30% Delayed? Airlines Would Love WMS’s Track Record.

Jan. 7, 2013

Statistics used to be tools for managers. Today they’re weapons for marketers. Fifty percent of U.S. marriages end in divorce. A third of the population is obese. Fourteen percent are functionally illiterate. These are great numbers for use by divorce lawyers, personal trainers and the folks who sell vocabulary builder programs. They’re used so much they become part of our conventional wisdom. But lately I’ve seen too many reports that have debunked pieces of conventional wisdom as fallacies or at least exaggerations.

You’re overweight? Don’t worry. A new report now says heavier people live longer than thin people.

So with that in mind, when I was reviewing an article on WMS usage submitted for consideration in our upcoming January issue, this sentence screamed out for attention:

“Despite the importance of WMS, approximately 30 percent of installs fall behind schedule and fail to be ready for operation at go-live.  When delayed, WMS installs typically hang-up from three to twelve months before becoming fully operational”

The author didn’t cite a source, so I e-mailed him and asked for it. He happened to be a consultant who had been involved in more than 80 such projects, and he based his claim on what he’s seen and heard in the field. But to satisfy my curiosity and to justify his statement, he ran it by Dwight Klappich, a WMS market analyst at Gartner Research. He said 30% is about right.

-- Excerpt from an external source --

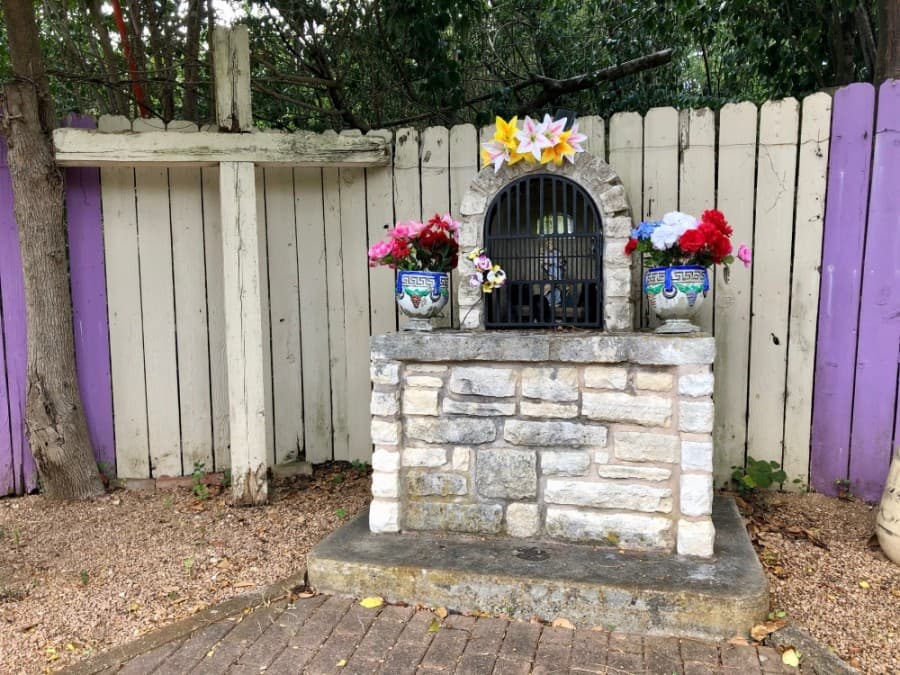 This ofrenda, installed by a local family in the 1980s, is located at the intersection of San Jose and 22nd streets. (Sally Grace Holtgrieve/Community Impact Newspaper)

“I would agree with the statement based on my talking to customers,” he said. “I would say that the cause is 50% on the customer’s side and 50% on the vendor’s side, so that 30% rate is not that high in the grand scheme of things—which also says that 70% of the projects are on time.”

In fact when you read the list of the most common causes for project delays that Klappich provided along with his answer, that 70% on-time number seems even more unbelievable. They include:

· Unrealistic or overly optimistic initial implementation schedule (“What should have been planned as a year was planned for 6 months,” he said.);

· Customer unready/unprepared to undertake implementation at the start (Klappich said he found that customer ERP data quality issues frequently delay WMS implementation because the project gets put on hold while the customer fixes those issues.);

· Customer building a new warehouse and delays on that project affect the WMS project;

· Customer doesn’t have strong management leadership and things like customization explode due to lack of governance and control;

· Customer unwilling to adapt processes to base system leading to higher than needed/anticipated customization;

· Change management issues in the warehouse;

· 3rd party systems integrators unable to effectively manage a WMS;

· Vendor staffs the projects with junior people or under staffs the project;

· Vendor has consulting resource constraints;

· Vendor implementation process too dependent on the skill and expertise of a person and not detailed or specific enough;

· Vendor under scoped the project either intentionally or in error;

· Problems with customizations (bugs, poor code quality, doesn’t do what customer wanted, etc.);

· Last and probably least often a cause, product feature/function problems (bugs).

So when you read that article in our January issue and come across that 30% figure, now you’ll know the rest of the story. Let me know if you can relate to any of the above WMS challenges—or if you have a few of your own to add. Maybe we can raise that on-time rate a couple of percentage points.